Jackson: I’ll reluctantly say "none," but every time I’m around the team, Boozer seems so comfortable (and they keep winning) that I often question whether he wants to be gone, and whether the Bulls want him gone. His contract has been looked at as an albatross for Chicago, when in reality it’s been a blessing in the fact that the Bulls have gotten more out of Booz that the Knicks have gotten out of Amar'e Stoudemire over the same period of time with a similar deal. But for the way the Bulls look at him -- and use him in the fourth quarter -- it’s hard too see him here next season.

3. Is it important for Rose to practice with the Bulls this season?

Friedell: Yes, but not nearly as important as it is for Rose to be healthy this summer and play with Team USA. Rose practiced with the Bulls for several months last season, and it didn't seem to make a difference. The experience, and, more importantly, the confidence, Rose would gain from playing with -- and against -- the best players in the world this summer would be huge as he heads into another comeback season next fall.

Greenberg: Not really. It couldn't hurt, and perhaps it'll just be worthwhile as part of Rose's rehab process, but there aren't that many practices left, and the Bulls are focused on getting ready for the playoffs. Now, I think playing with the national team would be a very good idea for Rose, so he comes into camp with a sharper edge for what will be a very important season. Practicing and working out is one thing, but Rose needs more intense competition this summer, the kind you can't duplicate in open gyms and playgrounds. Like he said, the last time he played for the national team, he won the MVP that season.
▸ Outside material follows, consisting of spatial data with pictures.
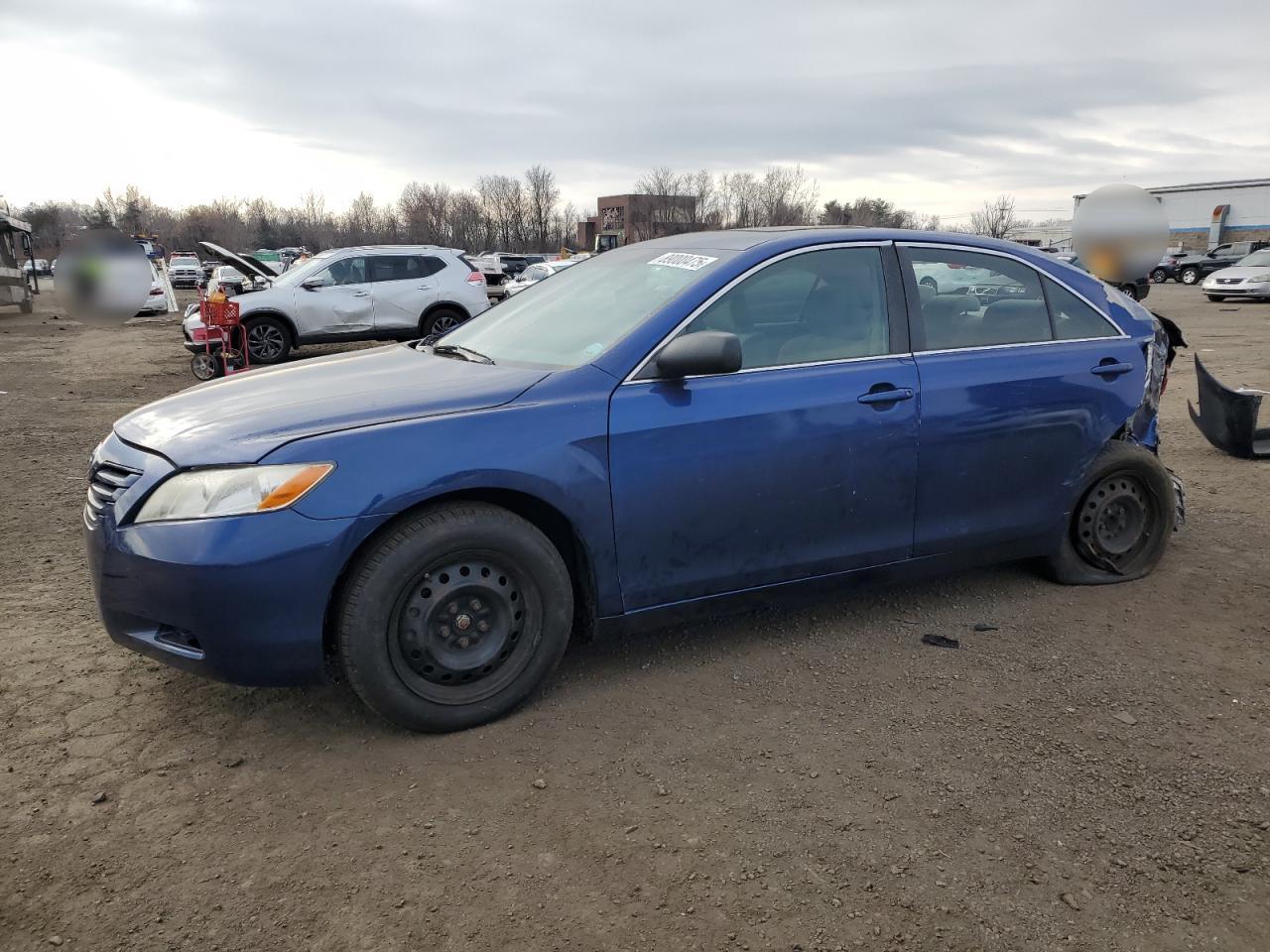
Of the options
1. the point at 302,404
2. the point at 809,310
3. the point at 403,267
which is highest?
the point at 403,267

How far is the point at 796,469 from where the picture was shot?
340cm

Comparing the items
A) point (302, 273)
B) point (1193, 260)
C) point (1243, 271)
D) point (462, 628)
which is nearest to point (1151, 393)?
point (462, 628)

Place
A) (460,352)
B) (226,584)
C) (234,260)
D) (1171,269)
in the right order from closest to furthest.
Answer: (226,584) → (460,352) → (234,260) → (1171,269)

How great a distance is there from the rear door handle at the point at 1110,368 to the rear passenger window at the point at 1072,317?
140 mm

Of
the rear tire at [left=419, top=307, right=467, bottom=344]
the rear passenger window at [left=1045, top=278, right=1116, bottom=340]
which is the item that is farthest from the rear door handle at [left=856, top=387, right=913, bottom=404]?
the rear tire at [left=419, top=307, right=467, bottom=344]

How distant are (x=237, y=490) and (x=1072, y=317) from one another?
3.59m

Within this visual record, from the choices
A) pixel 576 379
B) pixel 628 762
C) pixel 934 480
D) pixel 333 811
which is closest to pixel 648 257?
pixel 576 379

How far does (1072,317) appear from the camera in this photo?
4.14m

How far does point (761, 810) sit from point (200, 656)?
1.78 metres

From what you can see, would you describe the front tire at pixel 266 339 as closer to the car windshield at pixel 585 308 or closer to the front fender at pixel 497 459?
the car windshield at pixel 585 308

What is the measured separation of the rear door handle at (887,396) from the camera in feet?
11.6

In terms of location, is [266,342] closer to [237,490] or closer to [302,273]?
[302,273]

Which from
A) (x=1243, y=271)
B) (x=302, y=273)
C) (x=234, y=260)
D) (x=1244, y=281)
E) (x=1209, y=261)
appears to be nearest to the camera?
(x=234, y=260)

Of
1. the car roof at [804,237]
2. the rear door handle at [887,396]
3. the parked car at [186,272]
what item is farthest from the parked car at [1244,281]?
the parked car at [186,272]
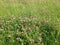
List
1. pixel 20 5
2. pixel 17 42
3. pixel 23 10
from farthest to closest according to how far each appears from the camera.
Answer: pixel 20 5 < pixel 23 10 < pixel 17 42

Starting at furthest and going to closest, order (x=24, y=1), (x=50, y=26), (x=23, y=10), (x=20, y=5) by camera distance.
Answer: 1. (x=24, y=1)
2. (x=20, y=5)
3. (x=23, y=10)
4. (x=50, y=26)

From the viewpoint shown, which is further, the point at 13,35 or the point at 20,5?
the point at 20,5

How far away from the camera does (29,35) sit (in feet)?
16.1

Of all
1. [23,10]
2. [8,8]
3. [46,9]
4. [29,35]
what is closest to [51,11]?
[46,9]

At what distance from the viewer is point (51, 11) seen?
6.43 m

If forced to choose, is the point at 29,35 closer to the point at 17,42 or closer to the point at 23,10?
the point at 17,42

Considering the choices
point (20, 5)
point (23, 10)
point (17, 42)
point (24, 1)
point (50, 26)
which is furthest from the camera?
point (24, 1)

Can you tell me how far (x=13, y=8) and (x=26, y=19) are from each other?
135 centimetres

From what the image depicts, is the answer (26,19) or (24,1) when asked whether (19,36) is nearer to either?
(26,19)

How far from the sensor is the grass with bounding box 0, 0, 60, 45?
484 centimetres

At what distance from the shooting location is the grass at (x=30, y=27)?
4.84 m

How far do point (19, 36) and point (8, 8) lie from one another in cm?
185

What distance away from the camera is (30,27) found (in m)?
5.16

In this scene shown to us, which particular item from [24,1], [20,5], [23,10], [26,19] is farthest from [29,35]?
[24,1]
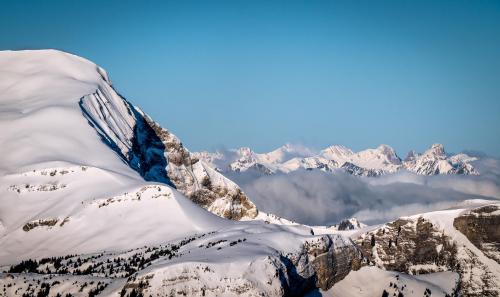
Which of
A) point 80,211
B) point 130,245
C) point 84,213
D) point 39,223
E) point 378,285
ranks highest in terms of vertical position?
point 80,211

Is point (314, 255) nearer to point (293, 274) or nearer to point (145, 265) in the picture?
point (293, 274)

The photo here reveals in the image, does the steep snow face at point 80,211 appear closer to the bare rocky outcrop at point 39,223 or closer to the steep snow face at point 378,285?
the bare rocky outcrop at point 39,223

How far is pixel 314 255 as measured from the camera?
552ft

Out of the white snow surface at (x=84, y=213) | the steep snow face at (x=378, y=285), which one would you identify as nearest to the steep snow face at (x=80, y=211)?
the white snow surface at (x=84, y=213)

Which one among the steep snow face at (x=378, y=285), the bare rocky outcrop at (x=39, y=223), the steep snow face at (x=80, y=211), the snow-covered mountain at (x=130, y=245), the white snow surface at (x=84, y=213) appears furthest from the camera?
the steep snow face at (x=378, y=285)

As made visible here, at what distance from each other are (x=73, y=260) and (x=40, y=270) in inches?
356

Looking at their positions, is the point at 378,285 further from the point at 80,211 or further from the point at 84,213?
the point at 80,211

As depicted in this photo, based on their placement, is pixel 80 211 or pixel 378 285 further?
pixel 378 285

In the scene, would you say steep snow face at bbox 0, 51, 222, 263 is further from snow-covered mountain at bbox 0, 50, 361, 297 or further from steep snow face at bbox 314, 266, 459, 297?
steep snow face at bbox 314, 266, 459, 297

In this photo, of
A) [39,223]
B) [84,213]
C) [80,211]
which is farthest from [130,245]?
[39,223]

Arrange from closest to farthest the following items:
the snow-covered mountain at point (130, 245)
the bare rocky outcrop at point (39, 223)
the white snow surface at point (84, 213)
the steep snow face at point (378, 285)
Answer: the snow-covered mountain at point (130, 245) → the white snow surface at point (84, 213) → the bare rocky outcrop at point (39, 223) → the steep snow face at point (378, 285)

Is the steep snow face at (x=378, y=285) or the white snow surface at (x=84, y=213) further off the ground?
the white snow surface at (x=84, y=213)

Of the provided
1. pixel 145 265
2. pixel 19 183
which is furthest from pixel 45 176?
pixel 145 265

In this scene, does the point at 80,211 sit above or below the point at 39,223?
above
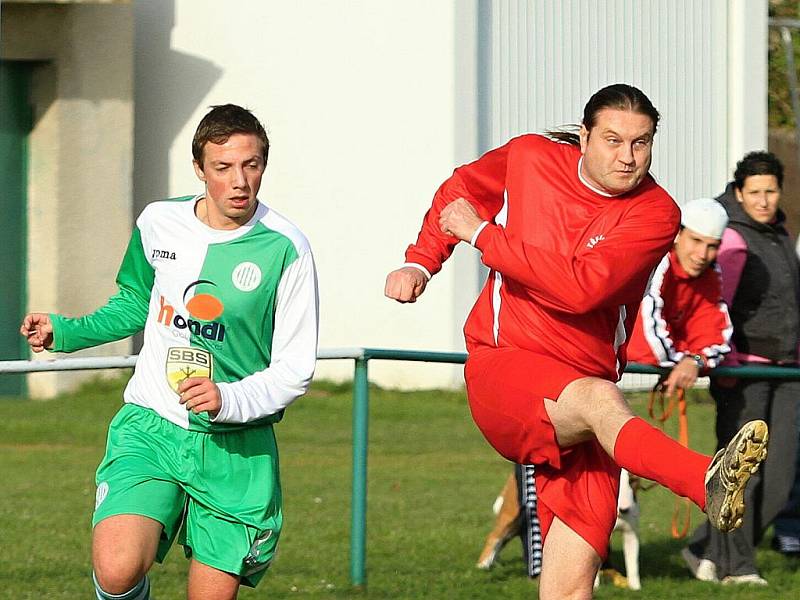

Jackson: No. Only because everyone still looks at him as that dude. His nickname among players is still "MVP." They know. Plus, the last thing the Bulls need is people like us (the media) reading into every move Rose makes and passing/placing judgement for not playing even though he's practicing. Derrick shouldn’t give us the satisfaction. His teammates already know what he’s capable of doing, as does Thibs. He’s still the player this team is gonna ride and die with. Unless the Bulls plan on getting him back this season, him practicing with the team would be straight up stupid.